On 2/15/21 1:15 PM, Joe Abbate wrote:
Hello,
We've been experiencing PG server process crashes about every other week
on a mostly read only website (except for a single insert/update on page
access). Typical log entries look like
LOG: checkpointer process (PID 11200) was terminated by signal 9: Killed
LOG: terminating any other active server processes
Have you looked at the system logs to see if the OOM killer is involved?
Other than the checkpointer, the server process that was terminated was
either doing a "BEGIN READ WRITE", a "COMMIT" or executing a specific
SELECT.
The database is always recovered within a second and everything else
appears to resume normally. We're not certain about what triggers this,
but in several instances the web logs show an external bot issuing
multiple HEAD requests on what is logically a single page. The web
server logs show "broken pipe" and EOF errors, and PG logs sometimes
shows a number of "incomplete startup packet" messages before the
termination message.
This started roughly when the site was migrated to Go, whose web
"processes" run as "goroutines", scheduled by Go's runtime (previously
the site used Python and Gunicorn to serve the pages, which probably
isolated the PG processes from a barrage of nearly simultaneous requests).

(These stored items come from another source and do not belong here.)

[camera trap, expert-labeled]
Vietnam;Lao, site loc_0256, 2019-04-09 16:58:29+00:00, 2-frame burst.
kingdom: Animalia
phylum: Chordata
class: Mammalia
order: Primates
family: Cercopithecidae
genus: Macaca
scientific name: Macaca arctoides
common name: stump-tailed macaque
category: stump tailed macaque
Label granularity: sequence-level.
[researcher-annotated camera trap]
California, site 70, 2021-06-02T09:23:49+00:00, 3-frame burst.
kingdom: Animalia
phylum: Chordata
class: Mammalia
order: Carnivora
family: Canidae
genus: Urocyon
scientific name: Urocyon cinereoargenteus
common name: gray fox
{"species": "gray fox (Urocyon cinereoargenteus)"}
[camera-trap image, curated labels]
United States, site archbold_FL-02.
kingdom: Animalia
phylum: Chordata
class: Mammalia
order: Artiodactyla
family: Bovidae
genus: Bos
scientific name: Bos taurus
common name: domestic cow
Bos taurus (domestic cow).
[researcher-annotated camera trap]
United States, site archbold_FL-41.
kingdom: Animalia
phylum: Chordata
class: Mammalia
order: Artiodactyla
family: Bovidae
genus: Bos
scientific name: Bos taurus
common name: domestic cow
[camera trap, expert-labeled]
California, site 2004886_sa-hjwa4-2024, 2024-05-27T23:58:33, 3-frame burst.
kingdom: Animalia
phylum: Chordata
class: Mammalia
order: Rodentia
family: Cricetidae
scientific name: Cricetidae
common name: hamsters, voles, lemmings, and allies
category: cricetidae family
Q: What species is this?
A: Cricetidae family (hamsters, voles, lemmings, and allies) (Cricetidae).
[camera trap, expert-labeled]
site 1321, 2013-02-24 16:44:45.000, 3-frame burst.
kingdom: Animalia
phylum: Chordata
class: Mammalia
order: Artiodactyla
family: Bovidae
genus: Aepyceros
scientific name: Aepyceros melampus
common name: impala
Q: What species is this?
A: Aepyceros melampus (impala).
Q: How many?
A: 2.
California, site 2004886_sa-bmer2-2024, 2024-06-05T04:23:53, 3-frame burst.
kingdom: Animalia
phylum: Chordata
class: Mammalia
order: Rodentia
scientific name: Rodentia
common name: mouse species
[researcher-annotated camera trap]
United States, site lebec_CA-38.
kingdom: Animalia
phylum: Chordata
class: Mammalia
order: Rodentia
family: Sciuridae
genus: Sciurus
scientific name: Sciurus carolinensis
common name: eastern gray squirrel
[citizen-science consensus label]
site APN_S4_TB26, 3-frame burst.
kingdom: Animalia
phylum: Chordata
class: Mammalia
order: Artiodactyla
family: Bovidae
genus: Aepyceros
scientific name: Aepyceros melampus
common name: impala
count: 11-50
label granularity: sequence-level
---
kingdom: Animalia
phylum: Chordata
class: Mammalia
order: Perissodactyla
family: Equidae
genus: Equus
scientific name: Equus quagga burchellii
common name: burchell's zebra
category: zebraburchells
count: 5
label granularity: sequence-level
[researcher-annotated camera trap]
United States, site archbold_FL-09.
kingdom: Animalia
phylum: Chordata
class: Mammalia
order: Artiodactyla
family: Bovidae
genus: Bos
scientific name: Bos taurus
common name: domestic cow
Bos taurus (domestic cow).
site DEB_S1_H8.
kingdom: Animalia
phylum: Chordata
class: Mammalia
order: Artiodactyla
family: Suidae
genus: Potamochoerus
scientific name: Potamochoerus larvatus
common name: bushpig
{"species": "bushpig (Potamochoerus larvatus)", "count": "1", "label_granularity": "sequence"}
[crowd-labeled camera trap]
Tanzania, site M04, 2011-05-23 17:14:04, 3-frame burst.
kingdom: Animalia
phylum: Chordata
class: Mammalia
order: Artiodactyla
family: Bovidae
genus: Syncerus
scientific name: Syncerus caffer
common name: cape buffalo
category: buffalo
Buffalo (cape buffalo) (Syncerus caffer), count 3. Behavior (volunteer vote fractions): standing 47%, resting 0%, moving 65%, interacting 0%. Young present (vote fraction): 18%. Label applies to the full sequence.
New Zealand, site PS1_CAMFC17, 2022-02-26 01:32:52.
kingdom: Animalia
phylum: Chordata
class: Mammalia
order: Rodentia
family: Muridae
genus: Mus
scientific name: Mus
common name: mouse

As I understand it, the PG server processes doing a SELECT are spawned
as children of the Go process, so presumably if a "goroutine" dies, the
associated PG process would die too, but I'm not sure I grasp why that
would cause a recovery/restart. I also don't understand where the
checkpointer process fits in the picture (and what would cause it to die).
For the record, this is on PG 11.9 running on Debian.
TIA,
Joe
--
Adrian Klaver
adrian.klaver@xxxxxxxxxxx